**Source document:**
== == ==
Re: KeyedProcessFunction within an iteration

Posted by Zhipeng Zhang <zh...@gmail.com>.
Hi Lorenzo,

Could you provide some code example to reproduce your question? As I
understand, IterativeStream#keyBy is supported since it is a subclass
of DataStream.

Moreover, we have implemented an unified iteration module for Flink
[1] in Flink ML [2], which relies on Flink 1.15.2. Probably you can
also have a try.

[1] https://cwiki.apache.org/confluence/pages/viewpage.action?pageId=184615300
[2] https://github.com/apache/flink-ml/blob/master/flink-ml-iteration/src/main/java/org/apache/flink/iteration/Iterations.java

Lorenzo Nicora <lo...@gmail.com> 于2023年2月18日周六 17:00写道:
>
> Hi all,
>
> I am trying to implement an iterative streaming job that processes the loop with a KeyedProcessFunction.
>
> I need a KeyedProcessFunction to use keyed state and to emit a side-output (that after further transformations becomes the feedback)
== == ==
**Information shown:**
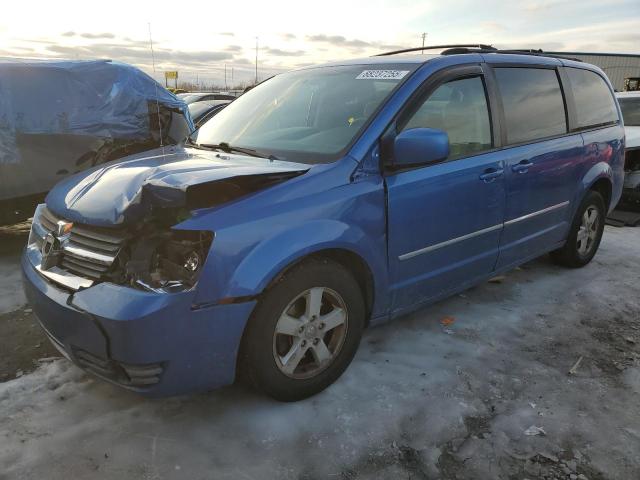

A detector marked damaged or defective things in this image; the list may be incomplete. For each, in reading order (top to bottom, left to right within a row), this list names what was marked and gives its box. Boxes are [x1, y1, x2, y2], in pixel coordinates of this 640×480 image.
== == ==
**Required actions:**
1 – Rewrite the Flink thread between "Posted by Zhipeng" and "of DataStream.", inclusive, replacing "code example" with "minimal example".
2 – List every Java class name that appears in the prose of the Flink thread. Do not count anything inside the links.

**Task answers:**
1 –
Posted by Zhipeng Zhang <zh...@gmail.com>.
Hi Lorenzo,

Could you provide some minimal example to reproduce your question? As I
understand, IterativeStream#keyBy is supported since it is a subclass
of DataStream.

2 –
- IterativeStream
- DataStream
- KeyedProcessFunction